Il y a de cela quelques mois, tous les paliers administratifs impliqués étaient d’accord avec l’idée de conserver le Grand Prix à Montréal et qu’il était évident qu’il fallait rénover les installations.

Toutefois, depuis lors, les choses traînent un peu en longueur, même si Dumontier dit publiquement qu’il n’y a pas de presse, car le contrat actuel court jusqu’à l’an prochain.

Mais quand même…

D’autant que la ville de Québec travaille à la présentation d’une course de la série IndyCar dans les rues de la capitale dès 2014.

Les contribuables devront-ils mettre la main dans leurs poches, comme c’est le cas avec le Grand Prix de F1, pour faire venir les bolides du Indy 500 à Québec?

Je ne dis pas que cette épreuve IndyCar ne sera pas un succès, mais avouons que ça ne sera pas facile.

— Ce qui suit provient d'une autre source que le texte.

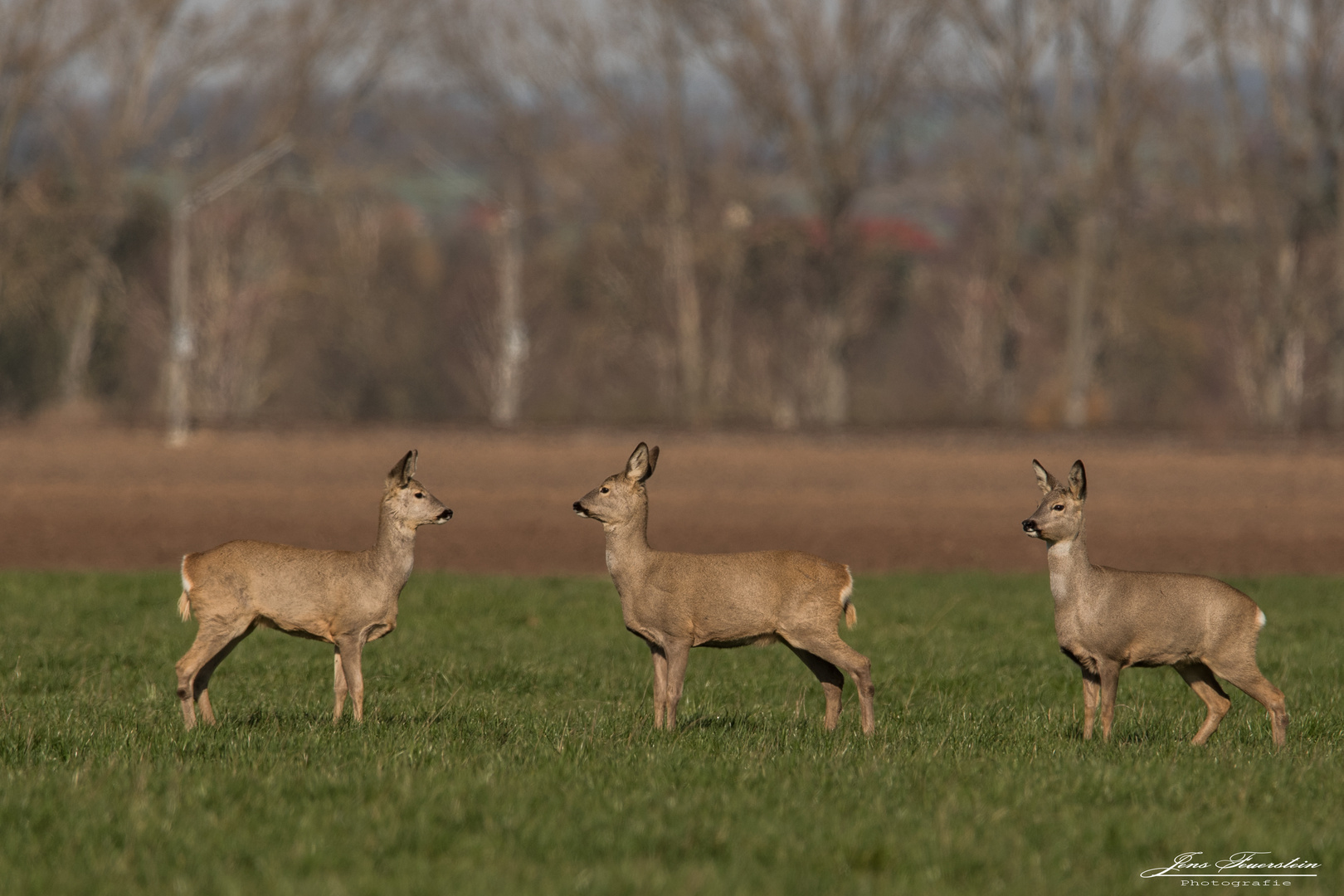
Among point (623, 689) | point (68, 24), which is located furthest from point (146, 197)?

La série ChampCar (ancienne version de l’IndyCar) n’a pas fonctionné à Montréal en dépit de la présence des Québécois Tagliani, Carpentier et Ranger. Elle n’a pas marché sur le magnifique circuit du Mont-Tremblant. L’IndyCar n’a pas non plus réussi à s’implanter à Edmonton. La série NASCAR Nationwide a aussi connu une fin abrupte à Montréal, malgré la participation de nombreux pilotes locaux.

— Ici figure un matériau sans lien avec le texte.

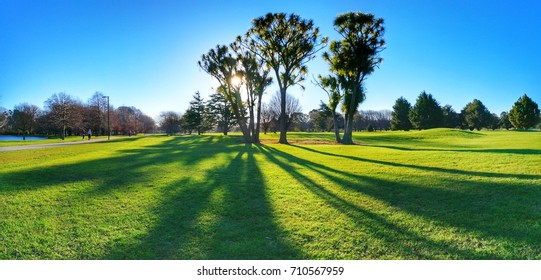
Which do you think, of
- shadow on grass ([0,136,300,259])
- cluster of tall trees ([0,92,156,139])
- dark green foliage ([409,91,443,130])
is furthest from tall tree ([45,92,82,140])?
dark green foliage ([409,91,443,130])

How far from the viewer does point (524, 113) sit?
25.7 feet

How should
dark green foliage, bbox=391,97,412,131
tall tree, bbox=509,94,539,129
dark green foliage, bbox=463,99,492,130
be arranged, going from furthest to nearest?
dark green foliage, bbox=391,97,412,131 < dark green foliage, bbox=463,99,492,130 < tall tree, bbox=509,94,539,129

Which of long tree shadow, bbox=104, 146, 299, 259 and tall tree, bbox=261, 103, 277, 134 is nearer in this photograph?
long tree shadow, bbox=104, 146, 299, 259

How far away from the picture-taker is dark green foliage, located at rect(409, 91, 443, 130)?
36153 mm

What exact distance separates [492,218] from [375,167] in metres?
4.74

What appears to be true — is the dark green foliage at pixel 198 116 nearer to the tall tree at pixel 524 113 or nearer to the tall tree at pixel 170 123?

La réalité est que la présence de la F1- catégorie résolument internationale - en sol québécois attire beaucoup de visiteurs de l’étranger, ce qui n’est pas forcément le cas des autres épreuves. Ce sont ces visiteurs aux poches pleines qui réservent des chambres d’hôtel, mangent dans les restaurants, sortent dans les bars et dépensent sans compter. C’est cela qui fait rouler l’économie et engendre des retombées. Si l’événement IndyCar n’attire que les résidents de la région de Québec, elle ne générera pas beaucoup de retombées économiques.

De plus, pour attirer les foules, il faut la participation de pilotes locaux à qui les amateurs s’identifient. S’il n’y a qu’Alexandre Tagliani en son peloton, ça ne sera pas simple. Et « Tag » ne sera pas éternel en série IndyCar. Il la quittera un jour et avouons qu’il n’y a pas de relève actuellement.

À bien y penser, les organisateurs d’une éventuelle course à Québec devraient tenir une course du DTM avec la participation de son champion, le Québécois Bruno Spengler.